In Table S12, the total migration rate is $m_{ISW \to BSJ} = 0.18$ (95% Bayesian credible intervals: 0.12–0.24) which aligns with what is reported in Figure 5A, but I don’t understand why this is the continuous per-generation migration rate used in the EarlyWolfAdmixture_6F14 demographic model (or am I totally misunderstanding something). Naively, since the two populations exist starting from generation $\tau_{ancDOG1} = 12102$ until the present, shouldn’t the per-generation continuous migration rate be $m_{ISW \to BSJ} \div \tau_{ancDOG1} = 0.18 \div 12102 \approx 1.487 \times 10^{-5}$ or $(1 - e^{-m_{ISW \to BSJ}}) \div \tau_{ancDOG1} = 1.361 \times 10^{-5}$?

Suggested fixes:
If the migration rates in EarlyWolfAdmixture_6F14 are indeed misspecified, I would be more than happy to change them and submit a PR following either of the two approaches outlined above; I would need clarification on whether $m^{tot} \div \tau$ or $(1 - e^{-m^{tot}}) \div \tau$ is more correct.
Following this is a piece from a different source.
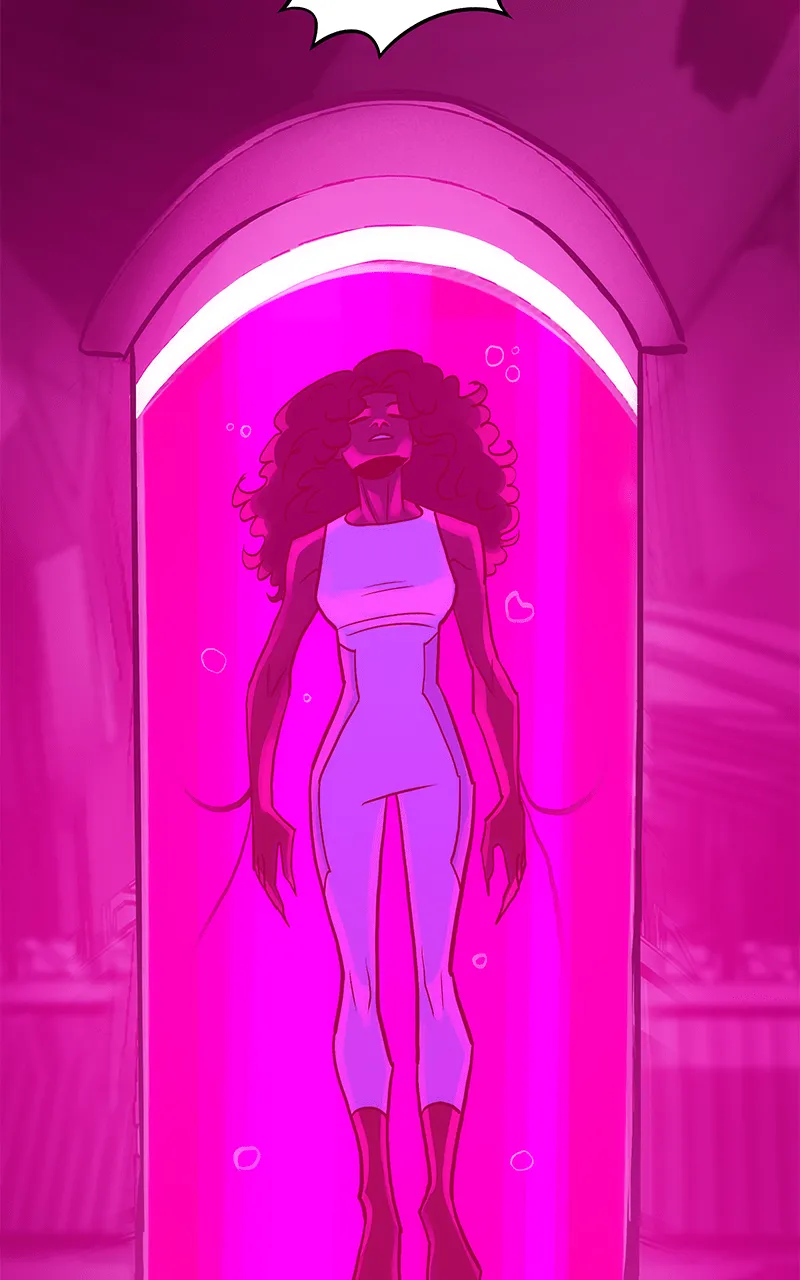 The Prince of Southland Chapter 143 page 58 -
However, given that I have never actually used G-PhoCS, I am likely misunderstanding the nuances behind interpreting the estimated migration rates. If the current implementation of EarlyWolfAdmixture_6F14 is correct, I would greatly appreciate a brief explanation of the intuition for why using $m_{ISW \to BSJ} = 0.18$ as the per-generation migration rate is correct.